## Problem statement
Copy everything in the listing from the line containing "From the camera, how" down to its end, requests included, rescaling each distance value in the answers by a factor of 2.2. Round every result to the number of decimal places it originally had, with halves rounded up.

## Data excerpts
------------

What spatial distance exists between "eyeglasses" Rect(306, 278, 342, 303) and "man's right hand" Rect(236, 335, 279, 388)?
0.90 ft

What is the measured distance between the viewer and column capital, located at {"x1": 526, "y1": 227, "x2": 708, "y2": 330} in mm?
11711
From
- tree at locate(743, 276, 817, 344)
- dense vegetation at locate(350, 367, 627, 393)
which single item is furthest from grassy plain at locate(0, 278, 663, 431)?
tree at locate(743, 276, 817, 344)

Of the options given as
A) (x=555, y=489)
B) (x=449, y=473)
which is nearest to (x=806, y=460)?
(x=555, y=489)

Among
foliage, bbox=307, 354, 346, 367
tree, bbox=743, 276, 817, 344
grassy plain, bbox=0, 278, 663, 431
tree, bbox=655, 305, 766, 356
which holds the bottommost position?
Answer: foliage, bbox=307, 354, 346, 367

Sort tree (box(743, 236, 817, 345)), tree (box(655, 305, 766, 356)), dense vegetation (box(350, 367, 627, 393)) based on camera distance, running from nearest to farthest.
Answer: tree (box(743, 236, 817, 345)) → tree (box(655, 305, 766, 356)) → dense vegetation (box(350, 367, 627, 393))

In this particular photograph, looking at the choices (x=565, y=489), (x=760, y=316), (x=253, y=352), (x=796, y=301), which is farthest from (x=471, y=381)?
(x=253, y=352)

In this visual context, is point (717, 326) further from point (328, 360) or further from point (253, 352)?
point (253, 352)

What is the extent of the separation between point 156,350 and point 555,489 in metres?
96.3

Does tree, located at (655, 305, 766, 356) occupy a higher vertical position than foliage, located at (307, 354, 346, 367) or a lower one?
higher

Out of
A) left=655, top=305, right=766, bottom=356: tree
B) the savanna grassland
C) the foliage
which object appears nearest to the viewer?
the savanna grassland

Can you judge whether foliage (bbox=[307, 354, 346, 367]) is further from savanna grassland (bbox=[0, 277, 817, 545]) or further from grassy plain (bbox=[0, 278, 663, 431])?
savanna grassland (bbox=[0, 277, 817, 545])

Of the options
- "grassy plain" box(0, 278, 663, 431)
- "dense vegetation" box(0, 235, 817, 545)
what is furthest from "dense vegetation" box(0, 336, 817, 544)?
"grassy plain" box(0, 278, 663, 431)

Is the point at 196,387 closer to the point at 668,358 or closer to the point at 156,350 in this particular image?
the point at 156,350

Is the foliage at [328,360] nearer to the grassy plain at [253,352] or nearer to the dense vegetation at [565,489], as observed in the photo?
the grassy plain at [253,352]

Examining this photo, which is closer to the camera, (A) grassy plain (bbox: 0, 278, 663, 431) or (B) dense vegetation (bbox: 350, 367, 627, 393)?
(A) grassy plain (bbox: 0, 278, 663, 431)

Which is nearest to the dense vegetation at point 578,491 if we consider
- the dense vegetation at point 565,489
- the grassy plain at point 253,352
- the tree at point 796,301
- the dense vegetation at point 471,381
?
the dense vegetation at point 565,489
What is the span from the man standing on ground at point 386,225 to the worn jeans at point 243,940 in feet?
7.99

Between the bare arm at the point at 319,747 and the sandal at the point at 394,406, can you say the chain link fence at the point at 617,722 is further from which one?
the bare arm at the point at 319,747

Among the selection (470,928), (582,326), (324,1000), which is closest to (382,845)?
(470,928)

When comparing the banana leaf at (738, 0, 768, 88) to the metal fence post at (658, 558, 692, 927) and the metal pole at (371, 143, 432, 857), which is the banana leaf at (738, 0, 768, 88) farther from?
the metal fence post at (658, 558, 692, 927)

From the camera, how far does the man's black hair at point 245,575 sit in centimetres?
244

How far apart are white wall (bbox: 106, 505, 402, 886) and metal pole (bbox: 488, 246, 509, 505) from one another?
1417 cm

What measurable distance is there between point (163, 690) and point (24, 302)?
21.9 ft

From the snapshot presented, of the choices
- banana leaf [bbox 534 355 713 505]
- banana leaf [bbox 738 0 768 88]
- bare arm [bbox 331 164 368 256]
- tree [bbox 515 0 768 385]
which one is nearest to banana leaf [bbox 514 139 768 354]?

------------

## Solution for this problem
From the camera, how far does the man's black hair at point 245,575 sit in centimetres?
537

How far apart are white wall (bbox: 106, 505, 402, 886) and metal pole (bbox: 488, 246, 509, 505) from one another?
3117 cm

What measurable distance is there between point (163, 690) and point (24, 302)?
48.2 ft

From the snapshot presented, of the choices
- banana leaf [bbox 534 355 713 505]
- banana leaf [bbox 738 0 768 88]
- bare arm [bbox 331 164 368 256]
- tree [bbox 515 0 768 385]
which one is nearest to banana leaf [bbox 514 139 768 354]?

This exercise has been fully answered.